Líderes europeus reforçam apoio à Groenlândia contra Trump
Autoridades da Europa cobram respeito à soberania da Groenlândia e alertam para riscos à OTAN diante de ameaças do presidente dos Estados Unidos
247 - Autoridades europeias manifestaram, na terça-feira (6), apoio explícito à Groenlândia diante das novas ameaças do presidente dos Estados Unidos, Donald Trump, de tomar controle do território semiautônomo ligado à Dinamarca. A reação coordenada envolveu chefes de governo e representantes políticos do continente, que destacaram a necessidade de respeito à soberania nacional e à integridade territorial, princípios centrais do sistema internacional e da Organização do Tratado do Atlântico Norte (OTAN).
O posicionamento foi formalizado em uma declaração conjunta assinada por países como França, Alemanha e Reino Unido, ao lado da primeira-ministra da Dinamarca, Mette Frederiksen. O documento ressalta que a segurança no Ártico — região considerada estratégica pela OTAN — só pode ser assegurada com base nos valores previstos na Carta das Nações Unidas, incluindo soberania, integridade territorial e inviolabilidade das fronteiras.
No texto, os signatários afirmam de forma direta: “A Groenlândia pertence ao seu povo”. Em seguida, destacam que cabe exclusivamente à Dinamarca e à Groenlândia decidir sobre assuntos relacionados ao território. A declaração também lembra que a Groenlândia integra a área de atuação da OTAN, aliança militar da qual os Estados Unidos fazem parte, o que tornaria qualquer ação unilateral um fator de grave instabilidade interna.

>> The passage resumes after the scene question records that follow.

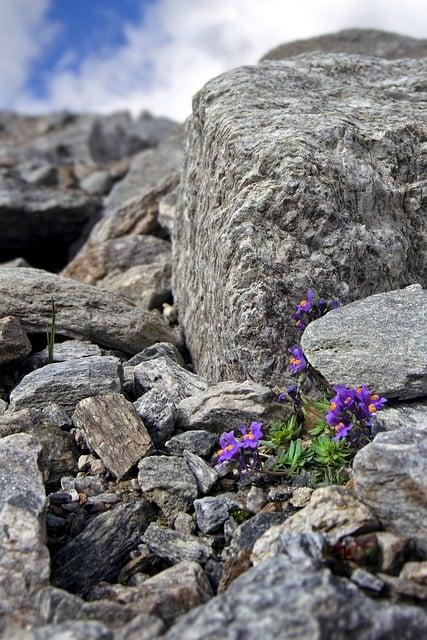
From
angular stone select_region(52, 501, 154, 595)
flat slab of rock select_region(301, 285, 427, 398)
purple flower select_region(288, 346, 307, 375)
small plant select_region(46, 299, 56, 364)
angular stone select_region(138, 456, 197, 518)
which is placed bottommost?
angular stone select_region(52, 501, 154, 595)

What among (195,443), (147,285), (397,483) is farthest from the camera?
(147,285)

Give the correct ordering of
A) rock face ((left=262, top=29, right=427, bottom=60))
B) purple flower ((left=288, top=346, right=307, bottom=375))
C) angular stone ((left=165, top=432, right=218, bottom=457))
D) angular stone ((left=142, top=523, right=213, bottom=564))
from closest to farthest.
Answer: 1. angular stone ((left=142, top=523, right=213, bottom=564))
2. angular stone ((left=165, top=432, right=218, bottom=457))
3. purple flower ((left=288, top=346, right=307, bottom=375))
4. rock face ((left=262, top=29, right=427, bottom=60))

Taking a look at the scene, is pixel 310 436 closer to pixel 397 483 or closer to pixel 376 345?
pixel 376 345

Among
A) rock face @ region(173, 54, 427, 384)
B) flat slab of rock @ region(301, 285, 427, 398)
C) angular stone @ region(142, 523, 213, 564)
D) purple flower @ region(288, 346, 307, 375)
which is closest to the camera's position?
angular stone @ region(142, 523, 213, 564)

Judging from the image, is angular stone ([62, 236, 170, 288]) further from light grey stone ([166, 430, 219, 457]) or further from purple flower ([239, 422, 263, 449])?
purple flower ([239, 422, 263, 449])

As manifestações ocorrem em meio à intensificação do discurso de Donald Trump, que voltou a defender publicamente a tomada da Groenlândia. No domingo (4), ao falar com jornalistas a bordo do avião presidencial, o presidente dos Estados Unidos afirmou: “Precisamos da Groenlândia do ponto de vista da segurança nacional”.
A Groenlândia ocupa posição central nas disputas geopolíticas do Ártico, região onde grandes potências buscam ampliar influência estratégica. O território abriga reservas relevantes de minerais de terras raras, essenciais para a produção de baterias, celulares e outras tecnologias, além de sua localização estratégica próxima às rotas polares.

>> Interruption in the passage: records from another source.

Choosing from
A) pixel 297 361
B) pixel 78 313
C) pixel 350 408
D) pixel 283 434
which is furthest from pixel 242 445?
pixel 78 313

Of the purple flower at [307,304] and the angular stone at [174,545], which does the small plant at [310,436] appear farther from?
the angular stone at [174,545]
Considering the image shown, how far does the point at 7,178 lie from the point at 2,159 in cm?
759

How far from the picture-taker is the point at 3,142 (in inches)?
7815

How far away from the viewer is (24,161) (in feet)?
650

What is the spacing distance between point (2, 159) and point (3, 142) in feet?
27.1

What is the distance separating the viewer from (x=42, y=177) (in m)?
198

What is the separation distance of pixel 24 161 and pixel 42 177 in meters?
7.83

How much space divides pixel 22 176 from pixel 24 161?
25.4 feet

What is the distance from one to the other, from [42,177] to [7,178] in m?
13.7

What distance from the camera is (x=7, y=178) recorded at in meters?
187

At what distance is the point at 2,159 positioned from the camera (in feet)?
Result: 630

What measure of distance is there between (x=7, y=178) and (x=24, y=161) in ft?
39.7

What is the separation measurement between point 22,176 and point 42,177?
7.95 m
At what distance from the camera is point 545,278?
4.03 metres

Na segunda-feira (5), o discurso da Casa Branca ganhou novo tom com declarações de Stephen Miller, um dos principais assessores de Trump. Em entrevista à CNN, ao ser questionado sobre a possibilidade de uso de força militar, Miller evitou descartar o cenário e declarou: “Ninguém vai lutar militarmente contra os Estados Unidos pelo futuro da Groenlândia”. Em outro momento, acrescentou: “Vivemos em um mundo real, Jake, que é governado pela força, governado pelo poder”.
Na Europa, as declarações provocaram crescente apreensão. Mette Frederiksen afirmou, na segunda-feira (5), que as ameaças devem ser levadas a sério e advertiu que qualquer tentativa de anexação colocaria em risco o próprio futuro da OTAN, ao violar compromissos fundamentais da aliança.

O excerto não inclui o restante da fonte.